= WORK REQUIRED =
Extend the blockchain glossary below, carrying it on past its final entry on P2P networks.

Start of TEXT UNDER STUDY

Nodes are software that run on internet-connected computers and function as non-mining transaction validators as well as digital asset wallets for the network they serve. In Bitcoin, for example, full nodes download the entire blockchain and validate each transaction per the agreed-upon rules of the network and relay transactions and blocks to others.
A nonce is a random number that is used to vary the input to a cryptographic hash function, modifying the output in an unpredictable way. In the context of proof of work, the nonce is what miners repeatedly modify to find an output hash numerically smaller than the target, thereby winning the block.
Off-chain transactions are valid bitcoin transactions that are not sent to the main Bitcoin network. New research using off-chain transactions is under development by several companies and enables a large increase in the effective transaction capacity of the network. They use multiple off-chain transactions to create a payment channel between counterparties. By keeping a valid signed transaction and not sending it to the blockchain, the parties in the payment channel can update their balances in real time, without having to wait for transactions to be mined. In the event of a dispute or one party going offline, the counterparties can send their transactions to the blockchain to settle. This technique is used by payment networks, such as the Lightning Network, and non-custodial trading. It is a major tool that allows blockchains to handle many more transactions than could ever be settled on the blockchain.
A P2P network is created when two or more computer systems are connected to each other through the internet for file sharing and work distribution, all without a central server. Examples of P2P networks include file-sharing protocols like BitTorrent, the Invisible Internet Project (I2P) anonymity network, and digital asset protocols like Bitcoin and Ethereum.

End of TEXT UNDER STUDY
Start of PROVIDED MATERIAL

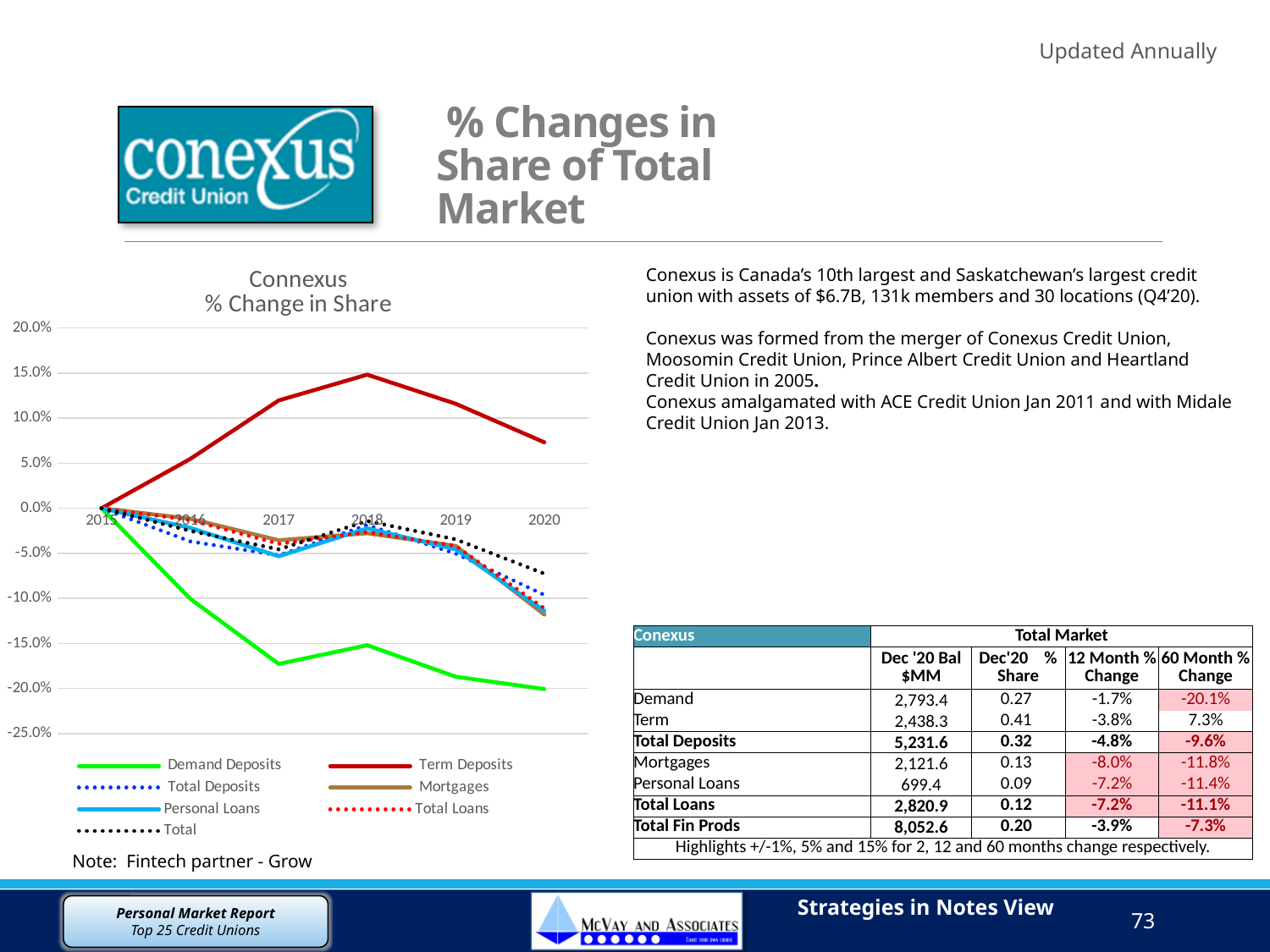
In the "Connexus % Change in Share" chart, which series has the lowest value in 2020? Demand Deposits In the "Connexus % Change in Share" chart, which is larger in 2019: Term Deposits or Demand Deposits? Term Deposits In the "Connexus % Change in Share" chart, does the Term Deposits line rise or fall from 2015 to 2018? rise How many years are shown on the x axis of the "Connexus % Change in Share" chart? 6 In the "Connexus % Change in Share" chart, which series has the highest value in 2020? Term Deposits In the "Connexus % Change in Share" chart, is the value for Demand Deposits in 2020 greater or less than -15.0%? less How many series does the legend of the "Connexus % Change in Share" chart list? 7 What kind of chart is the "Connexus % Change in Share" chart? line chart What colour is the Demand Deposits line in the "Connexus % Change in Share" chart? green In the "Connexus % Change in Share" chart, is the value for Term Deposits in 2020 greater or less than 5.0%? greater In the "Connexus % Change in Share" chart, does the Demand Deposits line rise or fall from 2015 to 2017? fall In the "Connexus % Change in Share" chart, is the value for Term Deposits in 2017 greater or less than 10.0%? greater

End of PROVIDED MATERIAL

= ANSWER SECTION =
A private key in asymmetric cryptography is a piece of data held in secret by a single person or entity. It is used to compute digital signatures on data that can be verified using a Public Key.
Proof of Work (PoW) is the mechanism by which Bitcoin creates a cost of production for the unit of account and ensures immutability of the ledger in a trustless manner. Because each update to the ledger block contains a costly proof of work, this cost makes it expensive to rewrite the ledger.
A public key in asymmetric cryptography is a publicly shareable piece of data that is computed from a Private Key and shared with counterparties through addresses, which are hashes of public key(s). Public keys are used along with digital signatures to validate that the holder of a coin authorizes the transfer of that coin to a new address or entity.
Quick response (QR) codes are sometimes used in place of the long string of letters and numbers that make up a Bitcoin address like this: 16r61N8tB03FTQGwZCRXLLygNqVL8MEsrR. For convenience, wallets will provide the option of converting a Bitcoin address into a QR Code for use in sending or receiving, or to transact a coin exchange directly between two smartphones, for example.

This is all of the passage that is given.